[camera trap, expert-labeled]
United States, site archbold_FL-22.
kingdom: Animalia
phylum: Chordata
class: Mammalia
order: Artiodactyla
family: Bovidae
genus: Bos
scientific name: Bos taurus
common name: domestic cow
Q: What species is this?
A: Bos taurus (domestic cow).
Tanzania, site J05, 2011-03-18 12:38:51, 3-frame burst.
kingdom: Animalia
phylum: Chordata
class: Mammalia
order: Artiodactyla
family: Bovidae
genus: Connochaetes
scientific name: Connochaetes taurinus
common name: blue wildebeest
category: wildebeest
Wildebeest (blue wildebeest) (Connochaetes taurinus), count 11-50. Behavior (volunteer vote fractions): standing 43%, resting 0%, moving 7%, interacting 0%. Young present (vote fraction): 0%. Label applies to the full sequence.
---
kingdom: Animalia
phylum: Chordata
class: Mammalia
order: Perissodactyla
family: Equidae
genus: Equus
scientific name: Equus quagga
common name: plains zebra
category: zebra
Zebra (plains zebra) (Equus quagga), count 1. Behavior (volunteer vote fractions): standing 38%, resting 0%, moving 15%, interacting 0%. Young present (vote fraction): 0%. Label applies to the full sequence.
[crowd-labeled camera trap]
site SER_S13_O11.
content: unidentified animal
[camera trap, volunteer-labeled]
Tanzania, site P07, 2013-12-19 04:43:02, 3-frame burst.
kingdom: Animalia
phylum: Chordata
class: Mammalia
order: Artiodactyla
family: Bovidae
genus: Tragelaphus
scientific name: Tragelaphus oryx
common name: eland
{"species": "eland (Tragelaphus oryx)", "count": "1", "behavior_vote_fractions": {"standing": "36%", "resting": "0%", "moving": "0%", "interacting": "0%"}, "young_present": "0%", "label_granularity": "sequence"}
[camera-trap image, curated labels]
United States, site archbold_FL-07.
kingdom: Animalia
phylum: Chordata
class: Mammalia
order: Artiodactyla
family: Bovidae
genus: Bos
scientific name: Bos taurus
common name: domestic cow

Task to complete
Give all of the entries again, word for word.

Response area
[camera trap, expert-labeled]
United States, site archbold_FL-22.
kingdom: Animalia
phylum: Chordata
class: Mammalia
order: Artiodactyla
family: Bovidae
genus: Bos
scientific name: Bos taurus
common name: domestic cow
Q: What species is this?
A: Bos taurus (domestic cow).
Tanzania, site J05, 2011-03-18 12:38:51, 3-frame burst.
kingdom: Animalia
phylum: Chordata
class: Mammalia
order: Artiodactyla
family: Bovidae
genus: Connochaetes
scientific name: Connochaetes taurinus
common name: blue wildebeest
category: wildebeest
Wildebeest (blue wildebeest) (Connochaetes taurinus), count 11-50. Behavior (volunteer vote fractions): standing 43%, resting 0%, moving 7%, interacting 0%. Young present (vote fraction): 0%. Label applies to the full sequence.
---
kingdom: Animalia
phylum: Chordata
class: Mammalia
order: Perissodactyla
family: Equidae
genus: Equus
scientific name: Equus quagga
common name: plains zebra
category: zebra
Zebra (plains zebra) (Equus quagga), count 1. Behavior (volunteer vote fractions): standing 38%, resting 0%, moving 15%, interacting 0%. Young present (vote fraction): 0%. Label applies to the full sequence.
[crowd-labeled camera trap]
site SER_S13_O11.
content: unidentified animal
[camera trap, volunteer-labeled]
Tanzania, site P07, 2013-12-19 04:43:02, 3-frame burst.
kingdom: Animalia
phylum: Chordata
class: Mammalia
order: Artiodactyla
family: Bovidae
genus: Tragelaphus
scientific name: Tragelaphus oryx
common name: eland
{"species": "eland (Tragelaphus oryx)", "count": "1", "behavior_vote_fractions": {"standing": "36%", "resting": "0%", "moving": "0%", "interacting": "0%"}, "young_present": "0%", "label_granularity": "sequence"}
[camera-trap image, curated labels]
United States, site archbold_FL-07.
kingdom: Animalia
phylum: Chordata
class: Mammalia
order: Artiodactyla
family: Bovidae
genus: Bos
scientific name: Bos taurus
common name: domestic cow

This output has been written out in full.